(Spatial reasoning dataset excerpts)
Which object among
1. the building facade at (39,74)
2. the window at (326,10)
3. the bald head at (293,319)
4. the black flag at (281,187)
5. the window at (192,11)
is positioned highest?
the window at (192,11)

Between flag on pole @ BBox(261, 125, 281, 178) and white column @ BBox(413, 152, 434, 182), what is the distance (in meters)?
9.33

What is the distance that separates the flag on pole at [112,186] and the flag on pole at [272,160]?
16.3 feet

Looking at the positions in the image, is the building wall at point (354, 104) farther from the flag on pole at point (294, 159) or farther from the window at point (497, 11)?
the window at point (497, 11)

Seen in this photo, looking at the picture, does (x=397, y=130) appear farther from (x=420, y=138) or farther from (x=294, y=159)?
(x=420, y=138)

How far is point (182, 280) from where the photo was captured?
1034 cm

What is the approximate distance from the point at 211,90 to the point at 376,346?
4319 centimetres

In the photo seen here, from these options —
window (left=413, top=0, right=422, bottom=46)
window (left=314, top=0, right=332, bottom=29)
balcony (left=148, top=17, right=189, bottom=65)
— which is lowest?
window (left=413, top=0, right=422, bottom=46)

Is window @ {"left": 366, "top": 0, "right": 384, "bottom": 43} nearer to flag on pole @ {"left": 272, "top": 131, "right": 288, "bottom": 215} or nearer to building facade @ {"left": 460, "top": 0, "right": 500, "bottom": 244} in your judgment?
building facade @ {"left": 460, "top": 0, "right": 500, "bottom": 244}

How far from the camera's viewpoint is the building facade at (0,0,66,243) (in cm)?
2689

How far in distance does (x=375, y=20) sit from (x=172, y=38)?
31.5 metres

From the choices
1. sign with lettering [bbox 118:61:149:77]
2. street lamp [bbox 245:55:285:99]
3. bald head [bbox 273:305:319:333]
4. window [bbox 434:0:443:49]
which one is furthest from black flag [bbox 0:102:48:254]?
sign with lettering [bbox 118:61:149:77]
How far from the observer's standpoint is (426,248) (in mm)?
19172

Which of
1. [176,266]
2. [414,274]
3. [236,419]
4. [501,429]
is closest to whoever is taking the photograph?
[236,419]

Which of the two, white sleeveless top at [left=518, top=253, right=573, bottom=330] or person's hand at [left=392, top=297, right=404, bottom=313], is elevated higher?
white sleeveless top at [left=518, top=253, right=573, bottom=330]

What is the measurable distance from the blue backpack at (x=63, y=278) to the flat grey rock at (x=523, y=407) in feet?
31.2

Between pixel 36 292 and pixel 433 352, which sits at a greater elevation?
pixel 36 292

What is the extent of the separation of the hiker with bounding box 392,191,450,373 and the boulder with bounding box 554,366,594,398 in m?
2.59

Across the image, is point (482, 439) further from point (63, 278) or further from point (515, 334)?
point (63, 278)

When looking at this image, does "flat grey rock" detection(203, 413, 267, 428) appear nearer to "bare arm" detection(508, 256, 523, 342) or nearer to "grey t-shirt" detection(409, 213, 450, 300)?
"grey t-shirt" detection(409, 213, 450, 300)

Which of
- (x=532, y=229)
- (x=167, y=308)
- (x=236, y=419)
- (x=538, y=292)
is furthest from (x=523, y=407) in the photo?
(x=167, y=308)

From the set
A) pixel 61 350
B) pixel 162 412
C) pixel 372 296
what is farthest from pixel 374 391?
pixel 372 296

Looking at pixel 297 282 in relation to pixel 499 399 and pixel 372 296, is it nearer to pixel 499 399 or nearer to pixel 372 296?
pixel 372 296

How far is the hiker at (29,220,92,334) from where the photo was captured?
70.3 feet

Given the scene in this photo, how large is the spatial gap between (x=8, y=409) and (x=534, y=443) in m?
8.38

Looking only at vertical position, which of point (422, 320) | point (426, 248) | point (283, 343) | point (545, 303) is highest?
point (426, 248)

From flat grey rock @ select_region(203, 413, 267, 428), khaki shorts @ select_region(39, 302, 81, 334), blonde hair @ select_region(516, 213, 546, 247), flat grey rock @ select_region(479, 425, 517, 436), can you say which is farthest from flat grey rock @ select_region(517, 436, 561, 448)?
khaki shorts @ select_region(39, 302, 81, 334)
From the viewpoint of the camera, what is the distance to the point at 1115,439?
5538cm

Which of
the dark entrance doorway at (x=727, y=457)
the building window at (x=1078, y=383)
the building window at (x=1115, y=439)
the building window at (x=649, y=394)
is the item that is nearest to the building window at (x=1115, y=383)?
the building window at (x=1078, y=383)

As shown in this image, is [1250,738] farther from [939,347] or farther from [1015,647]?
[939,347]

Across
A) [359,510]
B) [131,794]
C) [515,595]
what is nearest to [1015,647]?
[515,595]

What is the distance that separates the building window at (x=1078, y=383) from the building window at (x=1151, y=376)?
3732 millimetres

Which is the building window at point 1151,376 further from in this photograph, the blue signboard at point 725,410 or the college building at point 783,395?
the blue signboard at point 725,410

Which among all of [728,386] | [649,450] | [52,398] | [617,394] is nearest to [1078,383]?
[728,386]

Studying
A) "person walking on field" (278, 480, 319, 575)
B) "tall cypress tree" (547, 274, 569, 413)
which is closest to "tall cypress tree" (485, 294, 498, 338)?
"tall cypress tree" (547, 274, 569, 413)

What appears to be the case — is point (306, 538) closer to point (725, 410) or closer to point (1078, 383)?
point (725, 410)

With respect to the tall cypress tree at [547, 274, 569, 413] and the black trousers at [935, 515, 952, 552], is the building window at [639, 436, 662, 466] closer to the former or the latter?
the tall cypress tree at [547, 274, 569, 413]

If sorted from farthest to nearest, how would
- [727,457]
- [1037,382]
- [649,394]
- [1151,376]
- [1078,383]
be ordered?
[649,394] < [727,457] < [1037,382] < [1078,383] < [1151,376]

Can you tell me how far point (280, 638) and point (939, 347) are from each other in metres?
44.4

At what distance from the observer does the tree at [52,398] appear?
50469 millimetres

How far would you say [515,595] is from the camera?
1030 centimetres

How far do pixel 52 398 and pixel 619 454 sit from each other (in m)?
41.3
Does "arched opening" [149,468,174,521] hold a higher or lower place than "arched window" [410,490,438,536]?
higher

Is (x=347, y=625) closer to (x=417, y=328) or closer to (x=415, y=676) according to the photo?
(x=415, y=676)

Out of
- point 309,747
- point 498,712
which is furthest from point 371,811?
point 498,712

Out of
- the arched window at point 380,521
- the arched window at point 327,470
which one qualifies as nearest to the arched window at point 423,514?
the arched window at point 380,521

» AIM
Swap every "flag on pole" in the records above for "flag on a pole", leaving everything else unchanged.

» ANSWER TO THIS PROBLEM
Which object among
1. the building facade at (39,74)
2. the window at (326,10)
3. the bald head at (293,319)
4. the black flag at (281,187)
5. the window at (192,11)
is positioned highest?
the window at (192,11)

Between flag on a pole @ BBox(261, 125, 281, 178) and white column @ BBox(413, 152, 434, 182), what is the distance (in meters)?
9.33

What is the distance that separates the flag on a pole at [112,186] and the flag on a pole at [272,160]?
16.3 feet

Looking at the positions in the image, is the building wall at point (354, 104) farther from the flag on a pole at point (294, 159) or farther from the window at point (497, 11)?
the window at point (497, 11)

Seen in this photo, looking at the picture, does (x=397, y=130) appear farther from (x=420, y=138) or farther from (x=294, y=159)?
(x=420, y=138)

How far is point (182, 280) from where the photo was captured?
1034 cm

What is the approximate distance from the point at 211,90 to the point at 376,346?
4319 centimetres

In the photo seen here, from these options —
window (left=413, top=0, right=422, bottom=46)
window (left=314, top=0, right=332, bottom=29)
balcony (left=148, top=17, right=189, bottom=65)
— which is lowest?
window (left=413, top=0, right=422, bottom=46)

Is window @ {"left": 366, "top": 0, "right": 384, "bottom": 43} nearer to flag on a pole @ {"left": 272, "top": 131, "right": 288, "bottom": 215} or nearer to building facade @ {"left": 460, "top": 0, "right": 500, "bottom": 244} in your judgment?
building facade @ {"left": 460, "top": 0, "right": 500, "bottom": 244}

How far from the camera's viewpoint is the building facade at (0,0,66,243) (in cm)?
2689

How far in distance does (x=375, y=20) sit from (x=172, y=38)?
31.5 metres

From the choices
1. sign with lettering [bbox 118:61:149:77]
2. street lamp [bbox 245:55:285:99]
3. bald head [bbox 273:305:319:333]
4. window [bbox 434:0:443:49]
which one is furthest from black flag [bbox 0:102:48:254]?
sign with lettering [bbox 118:61:149:77]
How far from the observer's standpoint is (426,248) (in mm)?
19172

Which of
1. [176,266]
2. [414,274]
3. [236,419]
4. [501,429]
is closest to whoever is taking the photograph?
[236,419]

Which of the two, white sleeveless top at [left=518, top=253, right=573, bottom=330] or person's hand at [left=392, top=297, right=404, bottom=313], is elevated higher?
white sleeveless top at [left=518, top=253, right=573, bottom=330]

What is the measurable distance from the blue backpack at (x=63, y=278) to the flat grey rock at (x=523, y=407) in feet?
31.2

Between pixel 36 292 and pixel 433 352, which sits at a greater elevation?
pixel 36 292

What is the extent of the separation of the hiker with bounding box 392,191,450,373 and the boulder with bounding box 554,366,594,398 in m?
2.59

Across the image, is point (482, 439) further from point (63, 278) or further from point (515, 334)?
point (63, 278)

When looking at this image, does "flat grey rock" detection(203, 413, 267, 428) appear nearer to "bare arm" detection(508, 256, 523, 342) or nearer to "grey t-shirt" detection(409, 213, 450, 300)?
"grey t-shirt" detection(409, 213, 450, 300)

Which of
- (x=532, y=229)
- (x=167, y=308)
- (x=236, y=419)
- (x=538, y=292)
is furthest from (x=523, y=407) in the photo?
(x=167, y=308)

From the set
A) pixel 61 350
B) pixel 162 412
C) pixel 372 296
what is farthest from pixel 374 391?
pixel 372 296

Looking at pixel 297 282 in relation to pixel 499 399 and pixel 372 296, is it nearer to pixel 499 399 or nearer to pixel 372 296?
pixel 372 296

How far is the hiker at (29,220,92,334) from where the photo was captured?
70.3 feet

Given the scene in this photo, how large is the spatial gap between (x=8, y=409) and (x=534, y=443) in m?
8.38

Looking only at vertical position, which of point (422, 320) | point (426, 248) | point (283, 343) | point (545, 303) is highest?
point (426, 248)

From flat grey rock @ select_region(203, 413, 267, 428), khaki shorts @ select_region(39, 302, 81, 334), blonde hair @ select_region(516, 213, 546, 247), flat grey rock @ select_region(479, 425, 517, 436), can you say which is farthest from flat grey rock @ select_region(517, 436, 561, 448)?
khaki shorts @ select_region(39, 302, 81, 334)
From the viewpoint of the camera, what is the distance to the point at 1115,439?
5538cm

Which of
the dark entrance doorway at (x=727, y=457)
the building window at (x=1078, y=383)
the building window at (x=1115, y=439)
the building window at (x=649, y=394)
is the item that is nearest to the building window at (x=1115, y=383)?
the building window at (x=1078, y=383)

As shown in this image, is [1250,738] farther from [939,347] or farther from [1015,647]?
[939,347]

Across
A) [359,510]
B) [131,794]
C) [515,595]
what is nearest to [1015,647]?
[515,595]

What is the distance that separates the building window at (x=1078, y=383) from the building window at (x=1151, y=376)?
3732 millimetres

Which is the building window at point 1151,376 further from in this photograph, the blue signboard at point 725,410 or the college building at point 783,395?
the blue signboard at point 725,410

Which among all of [728,386] | [649,450] | [52,398] | [617,394] is nearest to [1078,383]?
[728,386]

Studying
A) "person walking on field" (278, 480, 319, 575)
B) "tall cypress tree" (547, 274, 569, 413)
which is closest to "tall cypress tree" (485, 294, 498, 338)?
"tall cypress tree" (547, 274, 569, 413)

What appears to be the case — is point (306, 538) closer to point (725, 410) or closer to point (1078, 383)?
point (725, 410)

With respect to the tall cypress tree at [547, 274, 569, 413] and the black trousers at [935, 515, 952, 552], is the building window at [639, 436, 662, 466] closer to the former or the latter?
the tall cypress tree at [547, 274, 569, 413]

If sorted from farthest to nearest, how would
- [727,457]
- [1037,382]
- [649,394]
- [1151,376]
- [1078,383]
be ordered?
[649,394] < [727,457] < [1037,382] < [1078,383] < [1151,376]

Can you tell me how far point (280, 638) and point (939, 347) are from each other in metres?
44.4

At what distance from the observer does the tree at [52,398] appear?
50469 millimetres

How far would you say [515,595] is from the camera?
1030 centimetres

How far do pixel 52 398 and pixel 619 454 sit from each other (in m)?
41.3
Does "arched opening" [149,468,174,521] hold a higher or lower place than "arched window" [410,490,438,536]?
higher

Is (x=347, y=625) closer to (x=417, y=328) or closer to (x=415, y=676) according to the photo?
(x=415, y=676)

Out of
- point 309,747
- point 498,712
which is furthest from point 371,811?
point 498,712

Out of
- the arched window at point 380,521
- the arched window at point 327,470
which one qualifies as nearest to the arched window at point 423,514?
the arched window at point 380,521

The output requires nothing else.